▶ [Records from a data source]

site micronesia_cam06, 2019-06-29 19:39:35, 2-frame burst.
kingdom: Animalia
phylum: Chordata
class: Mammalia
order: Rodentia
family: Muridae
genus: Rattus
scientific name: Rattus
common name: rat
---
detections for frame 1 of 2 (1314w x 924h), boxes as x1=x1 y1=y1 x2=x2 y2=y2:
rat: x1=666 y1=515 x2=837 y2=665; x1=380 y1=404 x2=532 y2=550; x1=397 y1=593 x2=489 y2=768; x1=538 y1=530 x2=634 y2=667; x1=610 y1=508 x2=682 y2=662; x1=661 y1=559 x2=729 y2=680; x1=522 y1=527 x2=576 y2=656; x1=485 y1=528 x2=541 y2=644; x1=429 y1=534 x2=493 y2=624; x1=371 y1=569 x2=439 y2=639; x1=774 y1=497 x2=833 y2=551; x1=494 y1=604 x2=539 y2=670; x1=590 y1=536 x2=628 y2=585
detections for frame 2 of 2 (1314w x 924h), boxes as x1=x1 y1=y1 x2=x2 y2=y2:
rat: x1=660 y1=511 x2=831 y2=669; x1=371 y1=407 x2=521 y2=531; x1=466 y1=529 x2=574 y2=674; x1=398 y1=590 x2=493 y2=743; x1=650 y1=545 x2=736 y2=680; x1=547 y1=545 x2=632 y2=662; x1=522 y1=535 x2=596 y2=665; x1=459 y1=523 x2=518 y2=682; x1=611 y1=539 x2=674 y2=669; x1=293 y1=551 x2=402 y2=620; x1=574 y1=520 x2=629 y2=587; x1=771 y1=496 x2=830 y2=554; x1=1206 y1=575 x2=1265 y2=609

▶ [Task to carry out]
The entries above are to be output exactly as they appear.

▶ [Task response]
site micronesia_cam06, 2019-06-29 19:39:35, 2-frame burst.
kingdom: Animalia
phylum: Chordata
class: Mammalia
order: Rodentia
family: Muridae
genus: Rattus
scientific name: Rattus
common name: rat
---
detections for frame 1 of 2 (1314w x 924h), boxes as x1=x1 y1=y1 x2=x2 y2=y2:
rat: x1=666 y1=515 x2=837 y2=665; x1=380 y1=404 x2=532 y2=550; x1=397 y1=593 x2=489 y2=768; x1=538 y1=530 x2=634 y2=667; x1=610 y1=508 x2=682 y2=662; x1=661 y1=559 x2=729 y2=680; x1=522 y1=527 x2=576 y2=656; x1=485 y1=528 x2=541 y2=644; x1=429 y1=534 x2=493 y2=624; x1=371 y1=569 x2=439 y2=639; x1=774 y1=497 x2=833 y2=551; x1=494 y1=604 x2=539 y2=670; x1=590 y1=536 x2=628 y2=585
detections for frame 2 of 2 (1314w x 924h), boxes as x1=x1 y1=y1 x2=x2 y2=y2:
rat: x1=660 y1=511 x2=831 y2=669; x1=371 y1=407 x2=521 y2=531; x1=466 y1=529 x2=574 y2=674; x1=398 y1=590 x2=493 y2=743; x1=650 y1=545 x2=736 y2=680; x1=547 y1=545 x2=632 y2=662; x1=522 y1=535 x2=596 y2=665; x1=459 y1=523 x2=518 y2=682; x1=611 y1=539 x2=674 y2=669; x1=293 y1=551 x2=402 y2=620; x1=574 y1=520 x2=629 y2=587; x1=771 y1=496 x2=830 y2=554; x1=1206 y1=575 x2=1265 y2=609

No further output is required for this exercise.